Work instruction: Extend the passage below about a writer's pile of stalled, unfinished stories, starting after its last sentence.

Extracted text:
=-=-=-=-=
There really doesn’t seem anything sufficient to explain  the repeated stall out of so many stories. I just counted and I’ve got eight, no nine, unfinished stories, most of them at least novella in size, and one approaching 100K. Actually, I’ve got, like, three series sort of sketched out. And I’m not counting them.

Not that I haven’t always had several things in process at the same time, but this is getting ridiculous.

I’m going to have to find the will power to start finishing them, pretty soon. Actually, if I could keep to a schedule of finish one first draft, polish one, and publish one every month . . . it would be really awesome.

First step . . . finish one first draft. Special Agent. Right. Start right there . . .

Any time now.

It’s rested long enough since I realized I’d had the MC on a Dinosaur World for most of a day with out a single dino attacking. This won’t do, at all.

Then, let’s see . . . There’s Wolf Road and Who Counts. The cover’s just waiting for this to happen!

Really, they can both be novellas. I don’t have to stretch them out into novels if the amount of story doesn’t warrant that. And, if I can get Special Agent out—it’s sort of the main culprit for part of the log jam, just because I like publishing in as close to internal temporal sequence as possible—the rest should be easier to finish.

All I need to do is stop with the antihistamines, get back on my diet, get my eyes checked, teeth cleaned . . . you know you’ve got a problem when a dentist appointment seems better than writing . . . a couple doctors who expect me to turn up for checkups . . .

And it’s not that I’m not writing. Well, the seven trips to Austin over the last three weeks . . . interrupted the writing, it’s just that I start one thing and then a new idea pops up and I need to get that down, hit the slow middle, and another idea strikes . . .   

Look. Nobody should look to me as a good example of how to write. No, really. Just . . . don’t.

Now recently, we Mad Genii have talked about having trouble getting started. Obviously not my current problem.
=-=-=-=-=
The data:
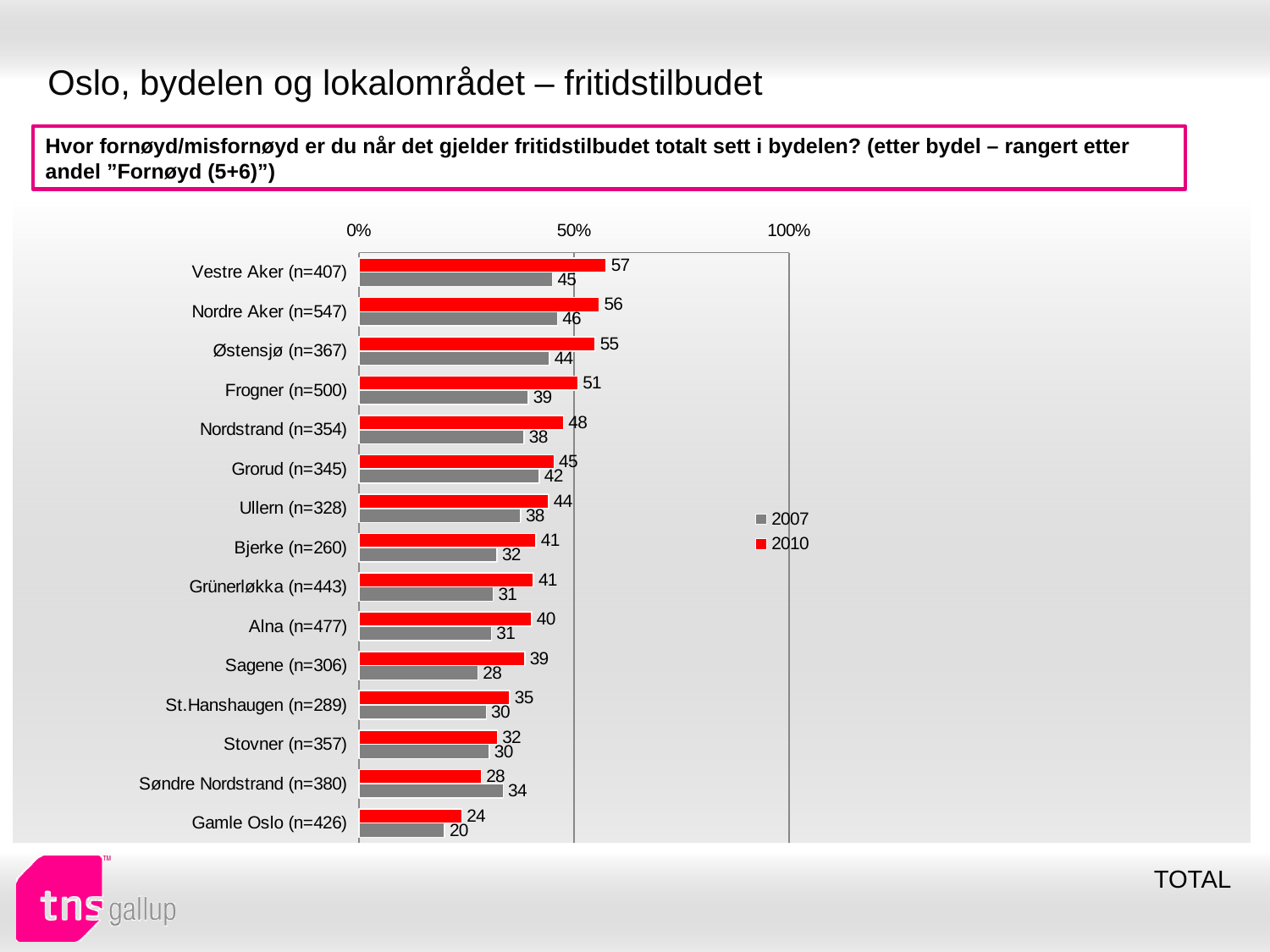
What kind of chart is shown on the slide? Bar chart How many series does the legend list? 2 Which colour represents the 2010 series in the chart? Red What is the 2007 value for Søndre Nordstrand (n=380)? 34 Is the 2010 value for Nordre Aker (n=547) greater or less than 50%? greater Which bydel has the lowest 2007 value? Gamle Oslo (n=426) Which bydel has the highest 2010 value? Vestre Aker (n=407) What is the difference between the 2010 and 2007 values for Frogner (n=500)? 12 How many bydeler (categories) are shown in the chart? 15 For Søndre Nordstrand (n=380), which is larger: the 2007 value or the 2010 value? 2007 What is the 2010 value for Vestre Aker (n=407)? 57 What is the 2007 value for Frogner (n=500)? 39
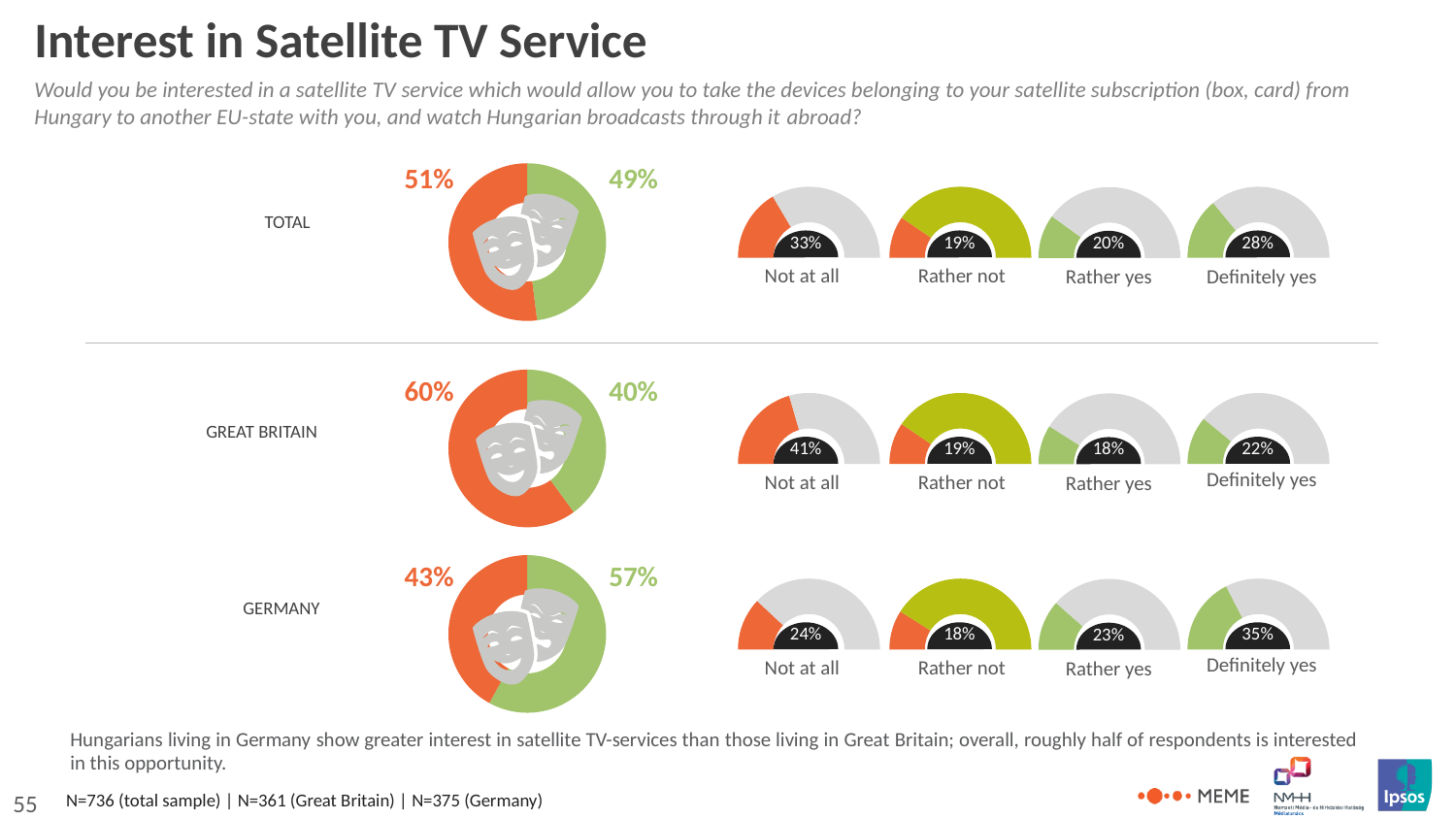
In the GERMANY donut chart, what is the value of the green segment? 57% In the GERMANY row, which of the four answer categories has the highest percentage? Definitely yes In the GREAT BRITAIN row, which of the four answer categories has the lowest percentage? Rather yes How many groups (rows) of charts are shown on the slide? 3 How many answer categories are shown as gauge charts in each row? 4 What is the difference between the "Not at all" and "Definitely yes" percentages in the TOTAL row? 5% In the GERMANY row, what percentage of respondents answered "Definitely yes"? 35% In the GREAT BRITAIN row, what percentage of respondents answered "Rather yes"? 18% In the TOTAL row, what percentage of respondents answered "Not at all"? 33% What is the difference between the "Not at all" percentages for GREAT BRITAIN and GERMANY? 17% Which is larger: the "Definitely yes" percentage for GERMANY or for GREAT BRITAIN? GERMANY In the GREAT BRITAIN donut chart, what is the value of the orange segment? 60%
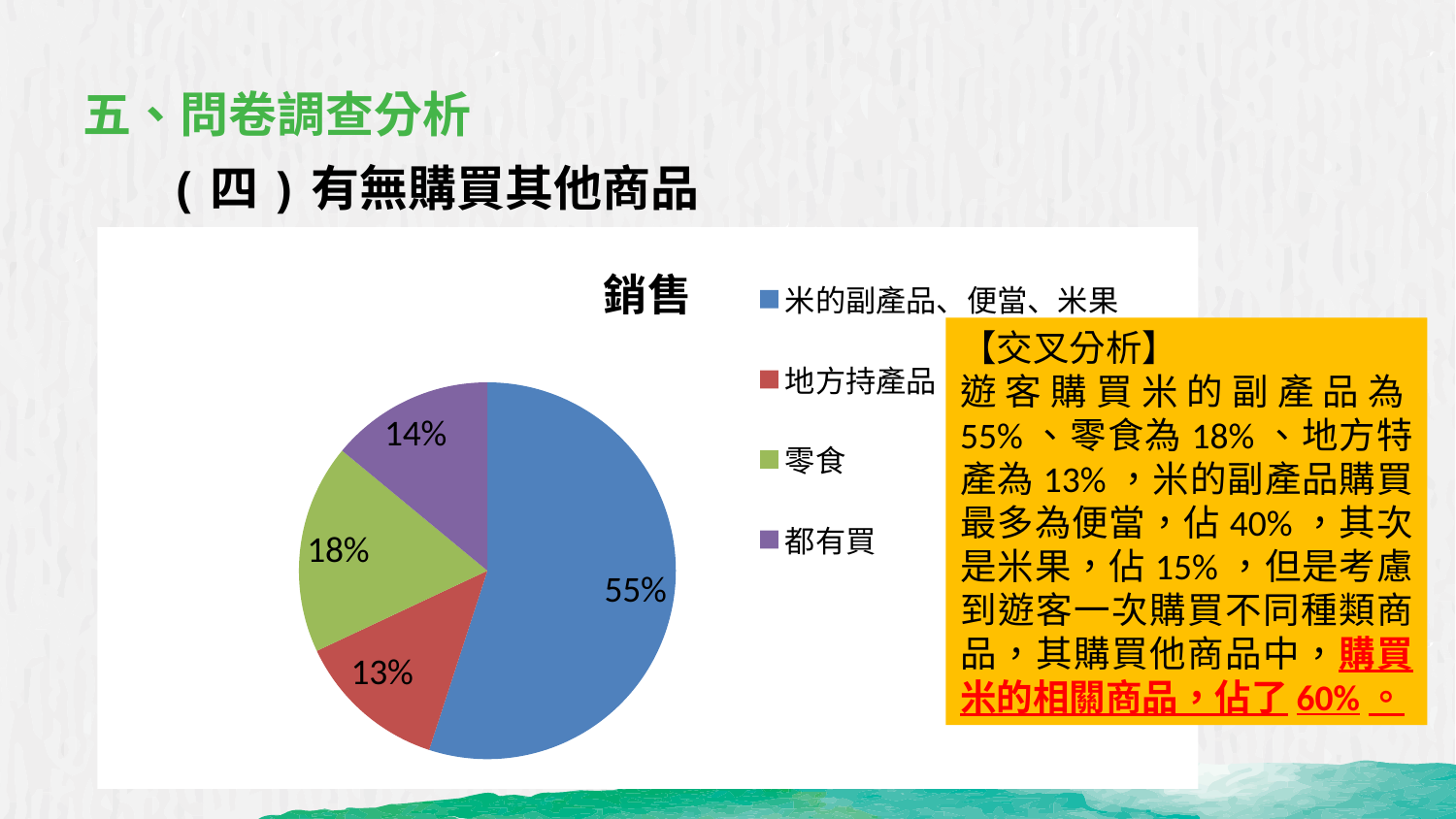
Which colour represents 都有買 in the pie chart? purple What kind of chart is shown on the slide? pie chart What share of the pie is 零食? 18% What share of the pie is 米的副產品、便當、米果? 55% Which category has the smallest slice of the pie? 地方持產品 How many entries does the legend list? 4 What share of the pie is 都有買? 14% Which category has the largest slice of the pie? 米的副產品、便當、米果 What is the title of the chart? 銷售 What is the difference between the shares of 零食 and 地方持產品? 5% How many slices does the pie chart have? 4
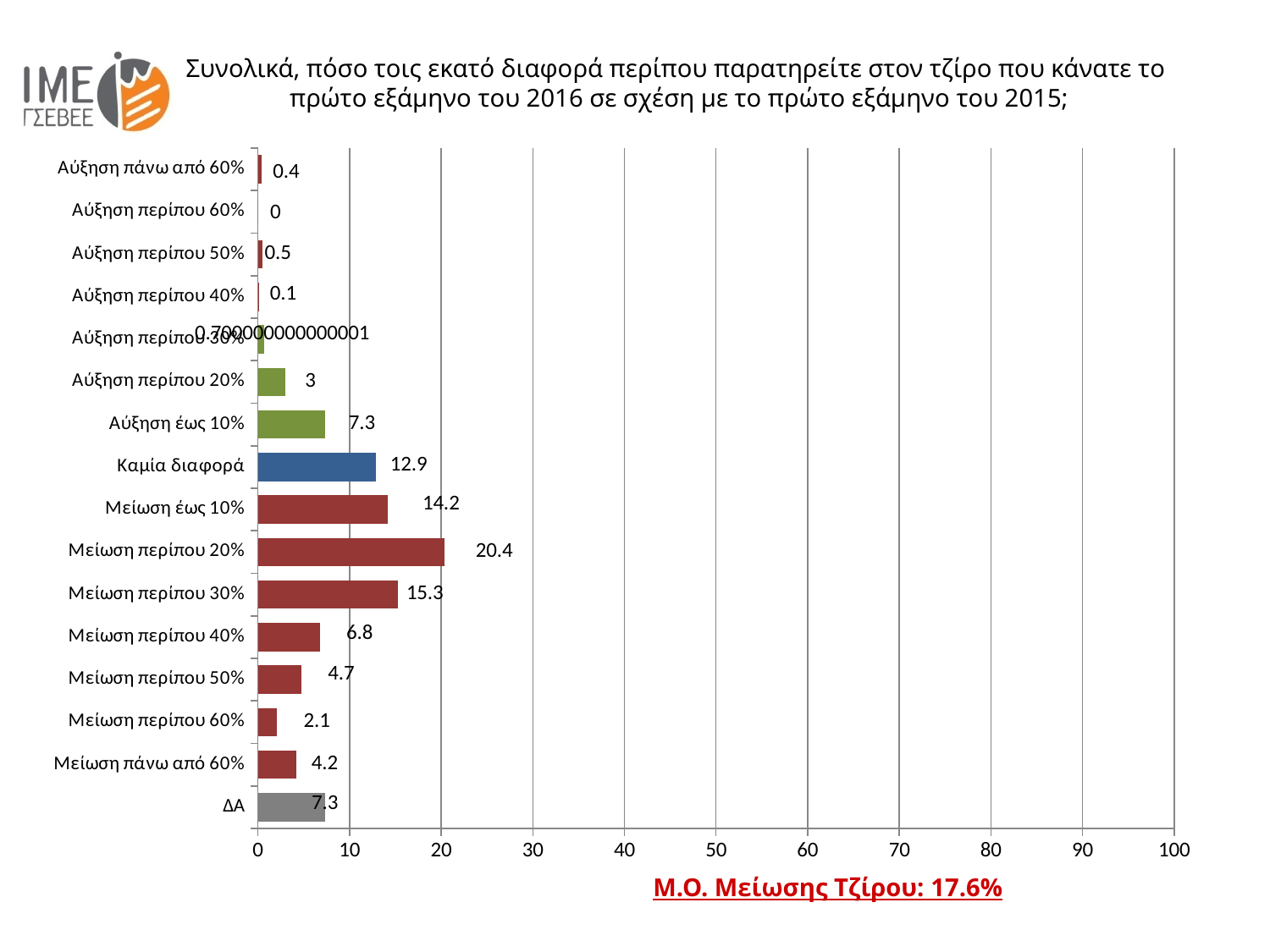
Which category has the lowest value? Αύξηση περίπου 60% What value is shown for Καμία διαφορά? 12.9 Which is larger, the value for Μείωση έως 10% or the value for Καμία διαφορά? Μείωση έως 10% What is the difference between the values for Μείωση περίπου 20% and Μείωση περίπου 30%? 5.1 Is the value for Μείωση περίπου 30% greater or less than 10? greater What value is shown for ΔΑ? 7.3 What value is shown for Μείωση πάνω από 60%? 4.2 What value is shown for Μείωση περίπου 20%? 20.4 What kind of chart is shown on the slide? bar chart How many categories are shown on the chart? 16 What average turnover decrease (Μ.Ο. Μείωσης Τζίρου) is stated below the chart? 17.6% Which category has the highest value? Μείωση περίπου 20%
=-=-=-=-=
Result below:
And I have a pretty good idea of how to solve the problem.

When you get to the boring part . . . you skip it.

As Sarah said once, you don’t have to write down every single step.

And I know I can do time jumps . . .

Six weeks of classes, final exams, and then he was off for the summer!

Or even longer periods.

But it was year before an assignment brought him back to his favorite city.

See? Nothing to it.

But, you say, there an important thing that happens!!!! Right then!!!!

Well . . . go back and stick it in there. I always have to go back and stick some foreshadowing in. Or drop a clue, learn a magical technique.

Okay?

I have remembered how to get past the sticky part. The boring part. Now I just need to get out that half-finished story that ought to be the next published, and do it. 

Never read anything of mine? How about a short story?

10 responses to “Squirrel!”

  1. Never underestimate the value of a good time skip

    “But Goodgulf!” exclaimed the elf impatiently. “You have not yet told us how you survived the clutches of the ballhog, lived through the flames, recovered from the fall into the boiling pit, and escaped the bloodthirsty narcs to find us here!”

    As the stars grew brighter in the velvet sky overhead, the elf, dwarf, and Ranger gathered around the radiant sage to hear the tale of his miraculous, impossible salvation.

    “Well,” began Goodgulf, “once out of the pit . . .”
    –Bored of the Rings

    1. Chapter breaks are a writer’s best friend.

  2. Time skips are good. If you have a deft hand, you can break the fourth wall like William Goldman did in _The Princess Bride_ and say, “if you don’t like reading about [whatever], skip two pages.” Or one German fantasy novel where the text broke off, and there was a “note” saying that the manuscript had been damaged at that point, and academics believed that … The story resumed mid-sentence, two years later.

    1. Paul (Drak Bibliophile) Howard Avatar
      Paul (Drak Bibliophile) Howard

      One Baen book was the log/diary of the main character and there was a “break” in the story with an explanation that some of the entries had been lost in a storm. 😀

  3. This is what I call the “Hazel Stone Maneuver.” (See The Rolling Stones.) If it was good enough for her…

  4. I’ve been binging on the series for the last couple of months and enjoyed the Who Counts teasers and I am looking forward to more Ice, um, drama when the next story comes out.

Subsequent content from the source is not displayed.